[Problem requirements] Your answer must be the full listing below, restated word for word, with no pictures in it.

[Data for this exercise]

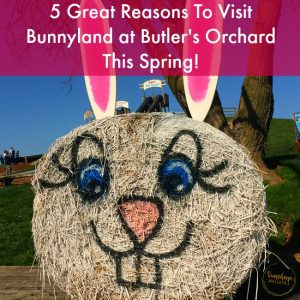 5 Great Reasons To Visit Bunnyland at Butler's Orchard This Spring!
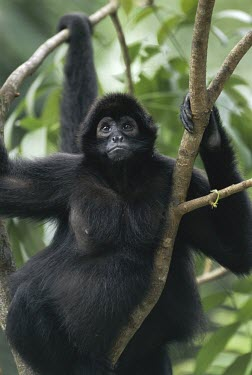 Brown-headed spider monkey in a tree Locomotion,Climbing,Habitat,Species in habitat shot,Adult,Ateles,Mammalia,Chordata,Terrestrial,Arboreal,Primates,Omnivorous,South America,Rainforest,Critically Endangered,Animalia,Atelidae,IUCN Red Li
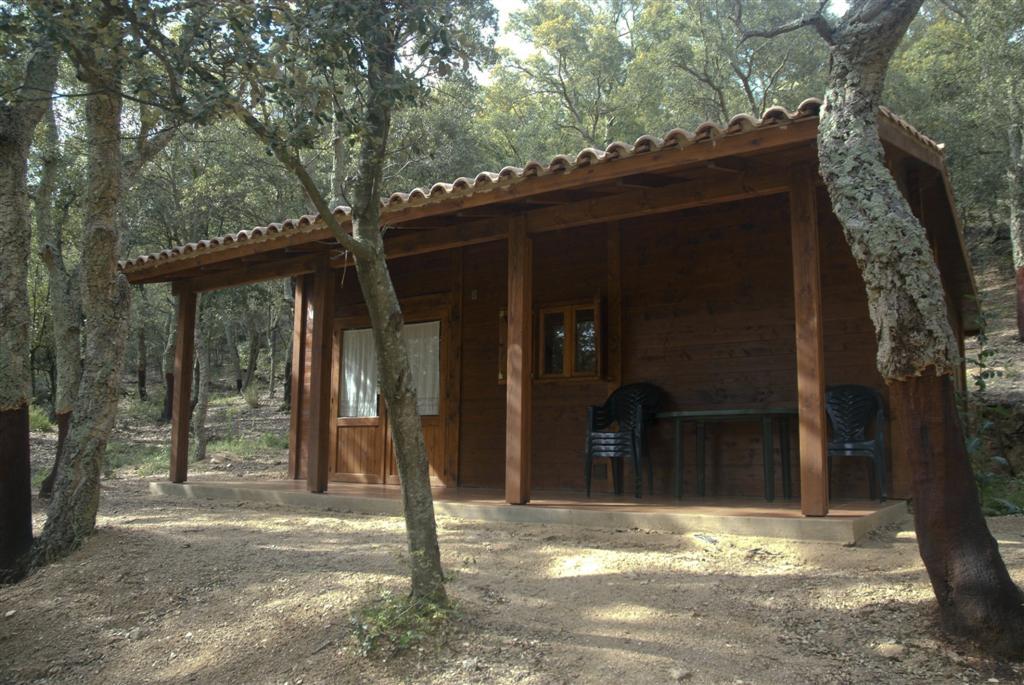 http://salinesbassegoda.org/wp-content/uploads/2017/07/Camping-Ma%C3%A7anet-4.-Ma%C3%A7anet-Large-1.jpg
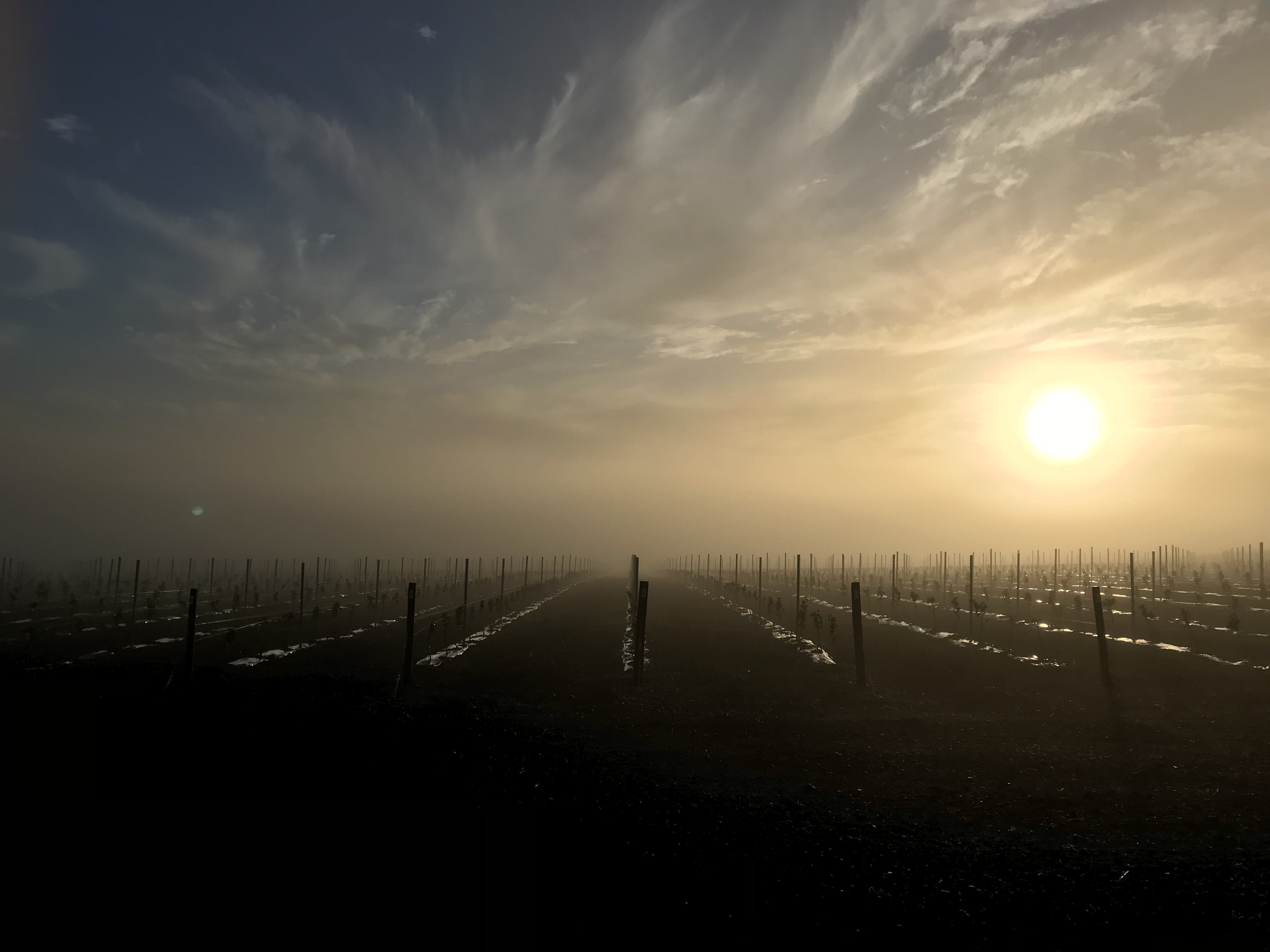 Free stock photo of sunrise, foggy, mist, vineyard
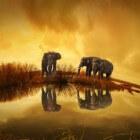 De olifant: ware kuddedieren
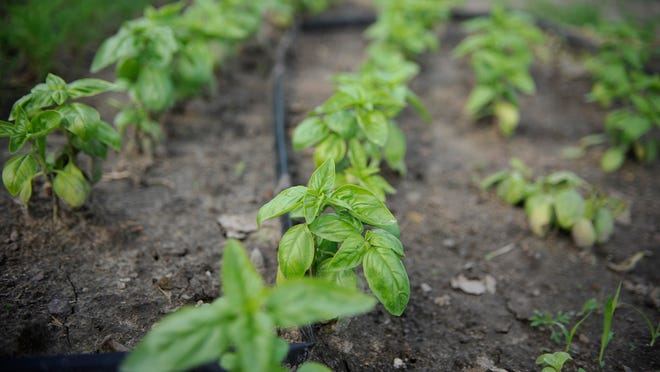 Basil grows Wednesday at <137>is shown sprouting on Monday morning.<137> Baker's Acres. The Avon farm is one of many that sell goods under the community-supported agriculture model.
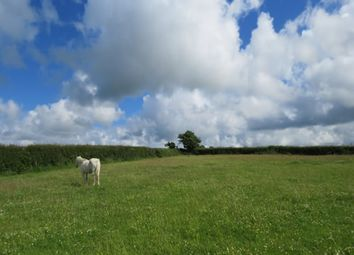 Main Road, Ashmansworthly Woolsery Devon EX39. Land for sale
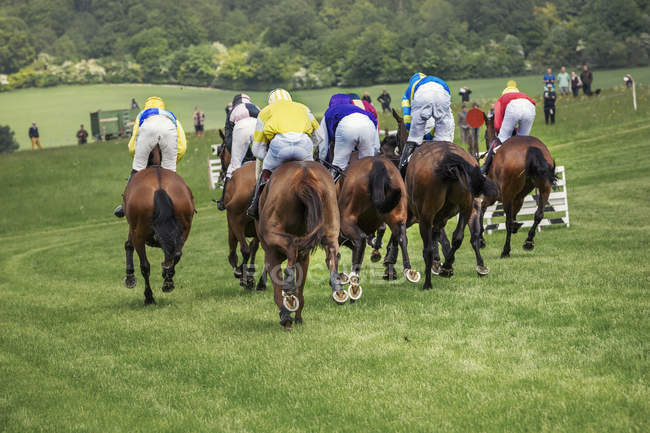 Horse Racing Stock Photos Royalty Free Images Focused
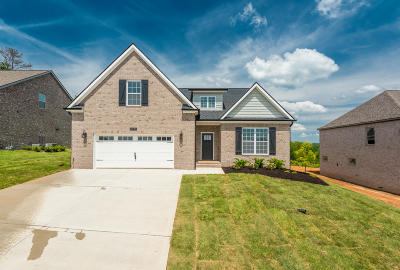 Knoxville Single Family Home For Sale: 2337 Hickory Crest Lane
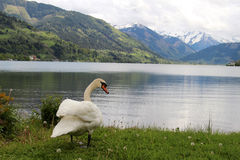 Swan in the Alps Stock Photo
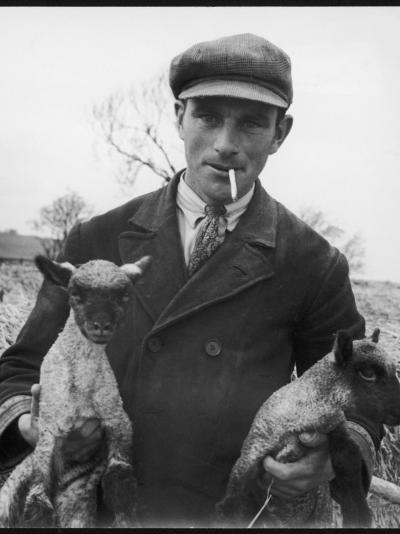 Farmer Holding His New Born Lambs in the Cotswolds-Henry Grant-Photographic Print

[Output]
 5 Great Reasons To Visit Bunnyland at Butler's Orchard This Spring!
 Brown-headed spider monkey in a tree Locomotion,Climbing,Habitat,Species in habitat shot,Adult,Ateles,Mammalia,Chordata,Terrestrial,Arboreal,Primates,Omnivorous,South America,Rainforest,Critically Endangered,Animalia,Atelidae,IUCN Red Li
 http://salinesbassegoda.org/wp-content/uploads/2017/07/Camping-Ma%C3%A7anet-4.-Ma%C3%A7anet-Large-1.jpg
 Free stock photo of sunrise, foggy, mist, vineyard
 De olifant: ware kuddedieren
 Basil grows Wednesday at <137>is shown sprouting on Monday morning.<137> Baker's Acres. The Avon farm is one of many that sell goods under the community-supported agriculture model.
 Main Road, Ashmansworthly Woolsery Devon EX39. Land for sale
 Horse Racing Stock Photos Royalty Free Images Focused
 Knoxville Single Family Home For Sale: 2337 Hickory Crest Lane
 Swan in the Alps Stock Photo
 Farmer Holding His New Born Lambs in the Cotswolds-Henry Grant-Photographic Print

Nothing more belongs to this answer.